Never underestimate the power of fandom. Fans keep singers at the top of the charts, turn average movies into blockbusters and get TV shows another season of commercial commitments.
When they’re on your side, their the best brand managers any marketer could hope for. Heaven forbid they turn against you, though, cause in that case, you’re going down.
Lady Gaga and her team fully understand the power of fans. So much so, they’ve built their own social network to capitalize on this precious resource. The network is called LittleMonsters.com but the real power is the platform that runs it, it’s called Backplane and it could revolutionize the celebrity marketing industry.
Wired magazine has a new interview with Gaga’s manager Troy Carter and it’s an interesting read for anyone in the social marketing biz. Put aside any feelings you might have for the singer herself and appreciate what they’re trying to do here.
The base of the idea comes from the fact that social media, at the moment, is splintered. Brands (celebrities are brands) have Twitter accounts, a Facebook page, YouTube, maybe a Pinterest account and a website. In addition, they might have posting boards and other special interest accounts. There will be a crossover of fans but you lose the power by dividing the load across all of these platforms.

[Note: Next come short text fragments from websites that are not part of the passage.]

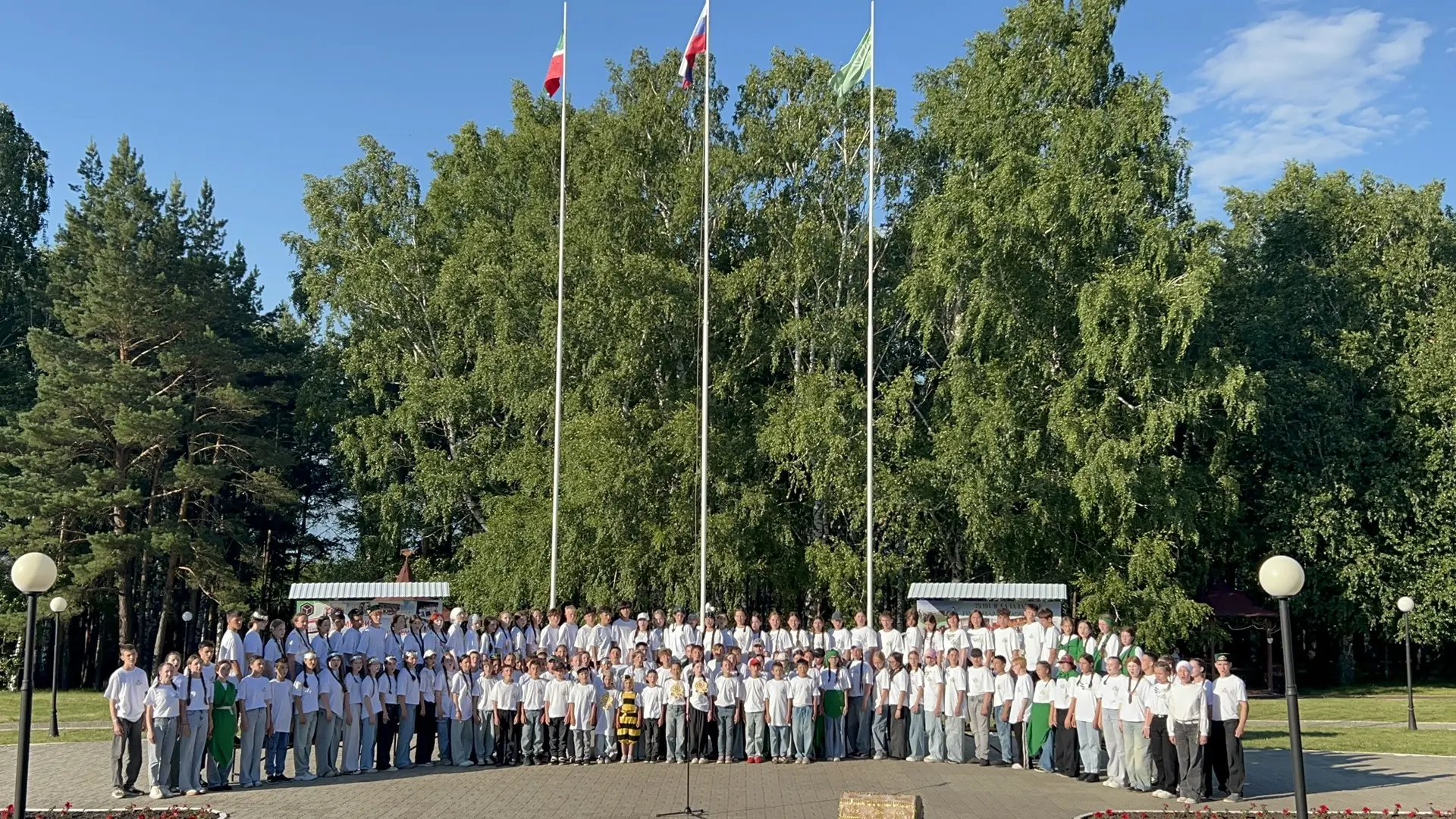 5 июнь көнне  үзенә 21 төбәктән балалар кабул иткән "Бүләк"  ял һәм сәламәтләндерү аланының I Төбәка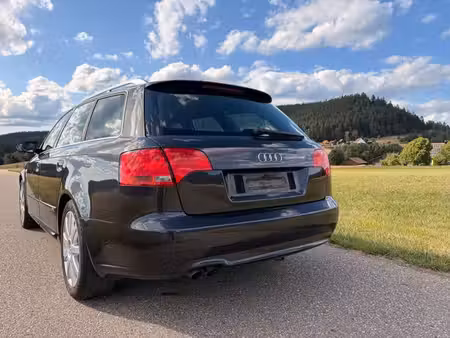 Audi A4 2.0 TDI 140 S line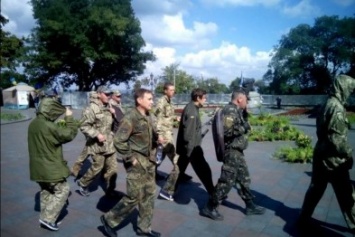 В центре Одессы новые столкновения: Попытка установить палатку закончилась дракой (ФОТО, ВИДЕО)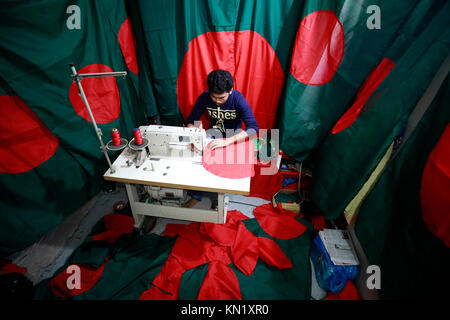 DHAKA, BANGLADESCH - Dezember 10, 2017: Der Monat der Sieg in Bangladesch, die Forderung nach nationaler Flagge ist hoch. Schneider und Anbieter sind vorbei an einem ereignisreichen Zeit. Credit: SK Hasan Ali/Alamy leben Nachrichten Stockfoto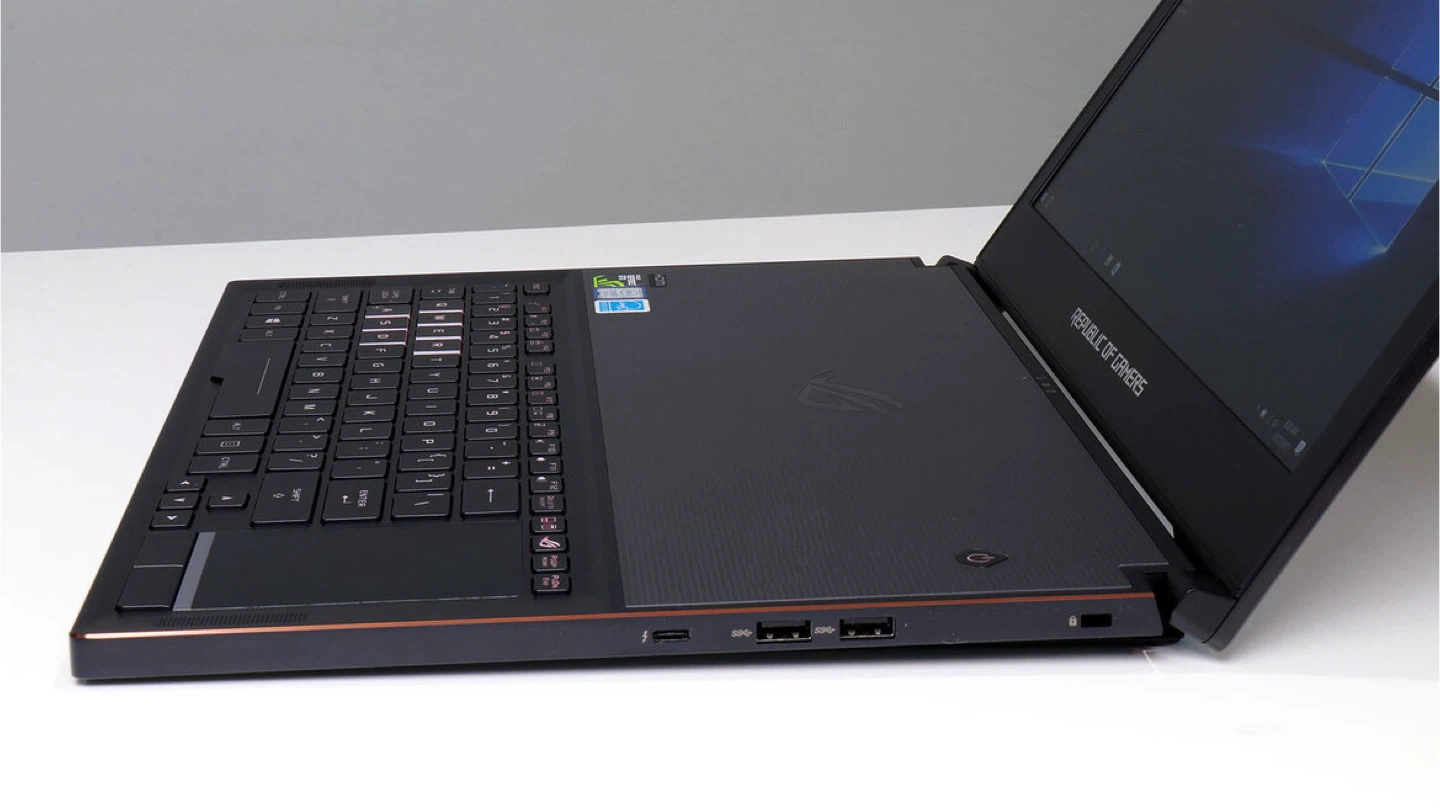 ASUS ROG Zephyrus GX501 15.6" Gaming Laptop - photo 4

What Backplane does is aggregate all of this data into a fully functional community. Carter envisions an online community that also handles all record sales, concert ticket sales, provides fan news and pushes whatever additional interests (charities, veganism, rock climbing) a celebrity might have. But the real secret behind Backplane is that it gives power to the people. The people who buy the tickets, the records and support the causes.
There’s a line on the graphic at the top of the Backplane blog that spells it out: LittleMonsters connected to each other and not just her.
That’s the line that makes Backplane different from any other celebrity website or Facebook page. It’s about engagement with the fans. You don’t visit LittleMonsters just to read what Gaga is up to, you visit to post the painting you made of her, talk about your favorite concert moments or discuss what her songs mean to you.
Social media is supposed to be a two-way street but it’s become more of a road with signs posted every few miles. Sale today. Have a nice holiday. Here’s a picture of us. Come read what we wrote.
The Gaga team isn’t interested in signposts. They’re looking for action.
Talking about LittleMonsters.com, Carter told Wired,
“This one isn’t for the passive. It’s for the die-hard die-hard. We could go to Facebook for pure numbers. But give us 500,000 really engaged people, and the blast radius will be enormous.”
It’s time we put the social back in social media.